§ **Извлечённый текст**
================

Мышление в жестах
Впервые я заинтересовался глухими – их историей, трудностями, языком и культурой, – когда мне на рецензию прислали книги Харлана Лейна. В особенности меня тронули описания жизни одиноких глухих людей, которым не пришлось овладеть никаким языком: их очевидная интеллектуальная ущербность и, что не менее серьезно, их отставание в эмоциональном и социальном развитии. Я задумался о том, что необходимо нам, чтобы стать нормальными человеческими существами? Зависит ли наша «человечность» от языка? Что происходит с нами, если мы лишаемся возможности овладеть языком? Развивается ли речь спонтанно и естественно или это развитие требует контакта с другими людьми?
Один способ, очень драматичный, – это исследовать проблему, наблюдая за человеком, лишенным доступа к языку; отсутствие способности к языку и речи в форме афазии стал одним из основных вопросов неврологии начиная с 60-х годов XIX века. Об афазии писали Хьюлингс-Джексон, Гед, Голдстейн, Лурия – даже Фрейд в 1890 году опубликовал монографию об афазии. Но афазия – это лишение языка и речи (в результате инсульта или иного поражения головного мозга), наступающее у человека, обладающего развитым сознанием, у сформировавшейся личности. Можно утверждать, что язык в данном случае уже сделал свое дело (если это так) и сыграл свою роль в формировании ума и характера. Если же мы хотим исследовать фундаментальную роль языка, то нам нужно изучать не его потерю, но невозможность его развития.
Мне было трудно вообразить себе такую ситуацию: у меня были больные, утратившие способность к речи, больные с афазией, но я не мог себе представить, как выглядит человек, который изначально не мог усвоить язык.
Два года назад в Брэйфилдской школе для глухих я познакомился с Джозефом, который впервые пошел в школу в одиннадцать лет, не владея языком. Он родился глухим, но этого никто не замечал до тех пор, пока Джозефу не пошел четвертый год. Его неспособность говорить и понимать речь объяснили сначала «умственной отсталостью», потом «аутизмом», и эти диагнозы так и прилипли к нему. Когда наконец стало ясно, что ребенок глух, ему поставили диагноз «глухонемоты», сделав его немым не только буквально, но и метафорически. С тех пор никто не предпринимал серьезных попыток научить Джозефа языку.

================

§ **Исходные данные**

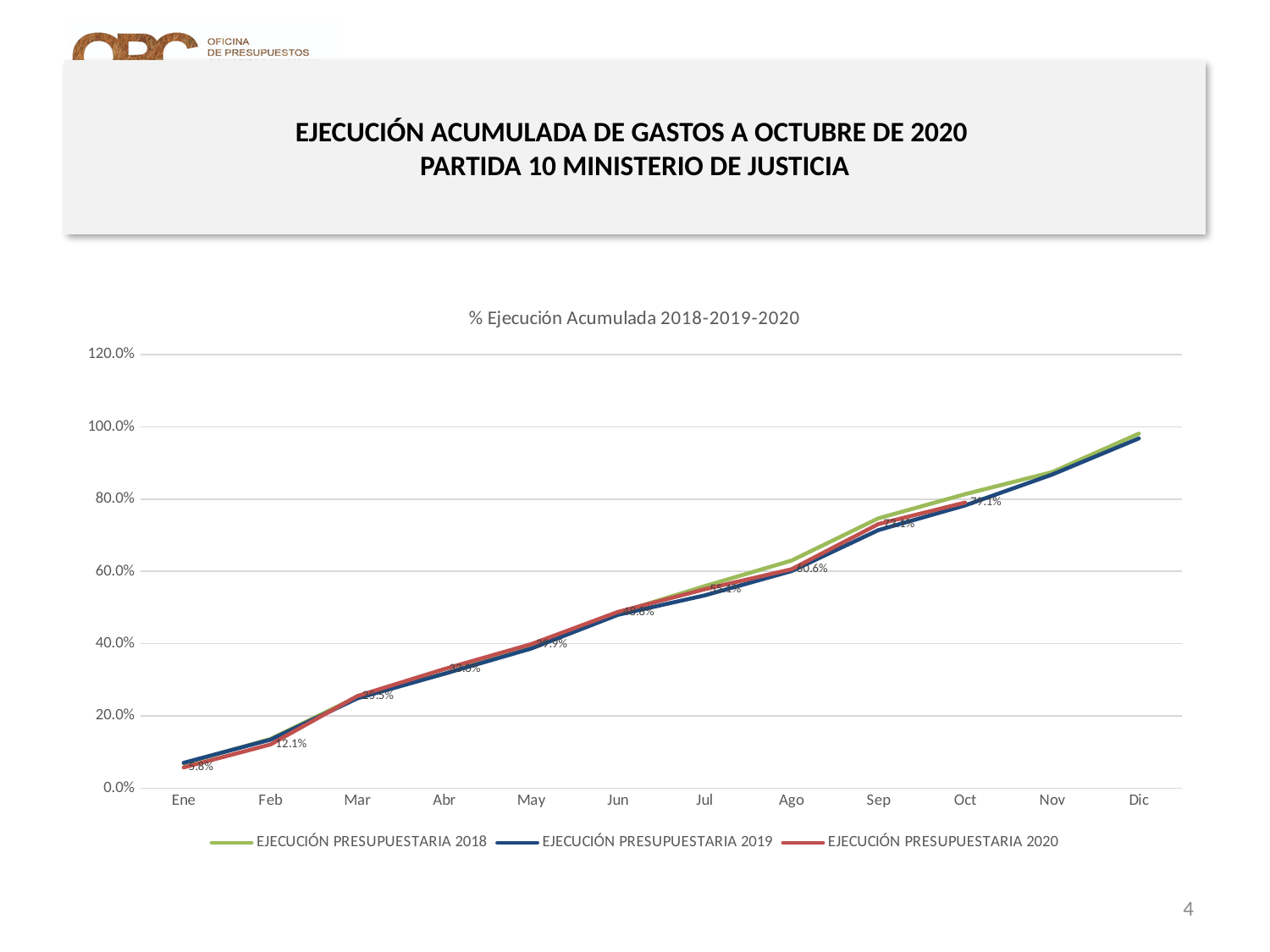
Is the value for EJECUCIÓN PRESUPUESTARIA 2019 in Jun greater or less than 40.0%? greater What kind of chart is shown on the slide? line chart How many series does the legend list? 3 How many months are shown along the x axis? 12 What is the value for EJECUCIÓN PRESUPUESTARIA 2020 in Ene? 5.8% What is the value for EJECUCIÓN PRESUPUESTARIA 2020 in Feb? 12.1% What is the value for EJECUCIÓN PRESUPUESTARIA 2020 in Ago? 60.6% What is the difference between the EJECUCIÓN PRESUPUESTARIA 2020 values for Oct and Ago? 18.5 percentage points Is the value for EJECUCIÓN PRESUPUESTARIA 2018 in Dic greater or less than 100.0%? less What is the value for EJECUCIÓN PRESUPUESTARIA 2020 in Oct? 79.1% What is the title of the chart? % Ejecución Acumulada 2018-2019-2020 Do the values of the EJECUCIÓN PRESUPUESTARIA 2020 series rise or fall from Ene to Oct? rise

================

§ **Задание**
Верните дословно отрывок из извлечённого текста, начиная со слов «Мне было трудно» и дальше до слов «научить Джозефа языку.». Строки никак не связаны с извлечённым текстом.

§ **Решение**
Мне было трудно вообразить себе такую ситуацию: у меня были больные, утратившие способность к речи, больные с афазией, но я не мог себе представить, как выглядит человек, который изначально не мог усвоить язык.
Два года назад в Брэйфилдской школе для глухих я познакомился с Джозефом, который впервые пошел в школу в одиннадцать лет, не владея языком. Он родился глухим, но этого никто не замечал до тех пор, пока Джозефу не пошел четвертый год. Его неспособность говорить и понимать речь объяснили сначала «умственной отсталостью», потом «аутизмом», и эти диагнозы так и прилипли к нему. Когда наконец стало ясно, что ребенок глух, ему поставили диагноз «глухонемоты», сделав его немым не только буквально, но и метафорически. С тех пор никто не предпринимал серьезных попыток научить Джозефа языку.